Although acknowledging that the producing party understands its own culture and lexicon better than the requesting party, some courts found that broader terms proposed by the requesting party should be used. See Wixon v. Wyndham Resort Dev. Corp., No. C 07-02361-JSW, 2009 WL 3075649 (N.D. Cal. Sept. 21, 2009); In re Direct Southwest, Inc., No. 08-1984-MLCF-SS, 2009 WL 2461716 (E.D. La. Aug. 7, 2009). Courts also required the parties to justify the search terms they requested. See, e.g., Flying J Inc. v. Pilot Travel Ctrs., LLC, No. 1:06-CV-00030, 2009 WL 1834998 (D. Utah June 25, 2009) (requiring the requesting party to submit written justification for its proposed terms and allowing responding party to object).

### GIVEN MATERIAL
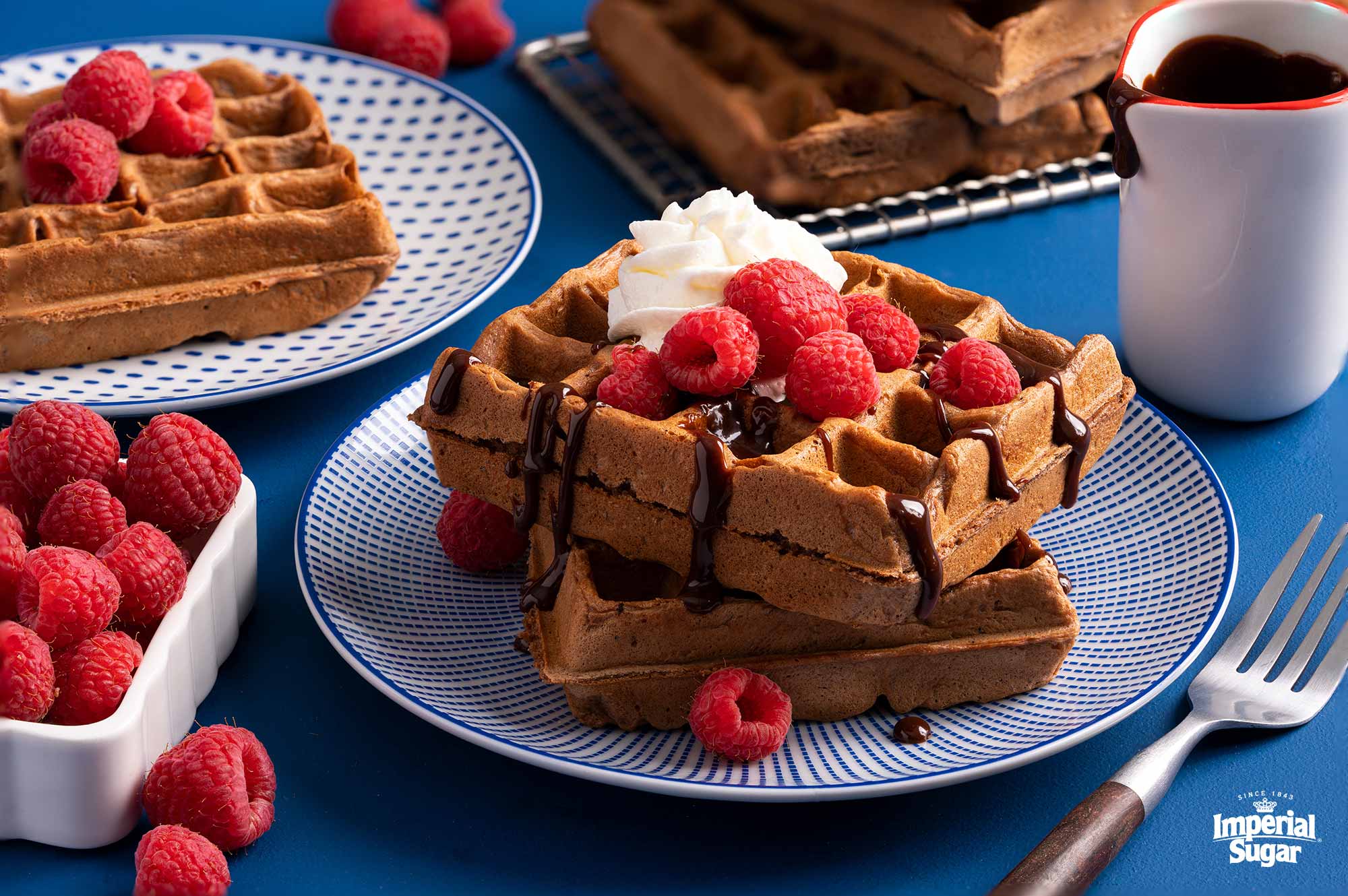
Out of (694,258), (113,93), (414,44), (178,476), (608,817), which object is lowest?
(608,817)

### GIVEN TASK
From the passage on courts and search terms, return the text that begins with "Although acknowledging that" and ends after "party to object).", copied word for word.

### RESPONSE TO THIS TASK
Although acknowledging that the producing party understands its own culture and lexicon better than the requesting party, some courts found that broader terms proposed by the requesting party should be used. See Wixon v. Wyndham Resort Dev. Corp., No. C 07-02361-JSW, 2009 WL 3075649 (N.D. Cal. Sept. 21, 2009); In re Direct Southwest, Inc., No. 08-1984-MLCF-SS, 2009 WL 2461716 (E.D. La. Aug. 7, 2009). Courts also required the parties to justify the search terms they requested. See, e.g., Flying J Inc. v. Pilot Travel Ctrs., LLC, No. 1:06-CV-00030, 2009 WL 1834998 (D. Utah June 25, 2009) (requiring the requesting party to submit written justification for its proposed terms and allowing responding party to object).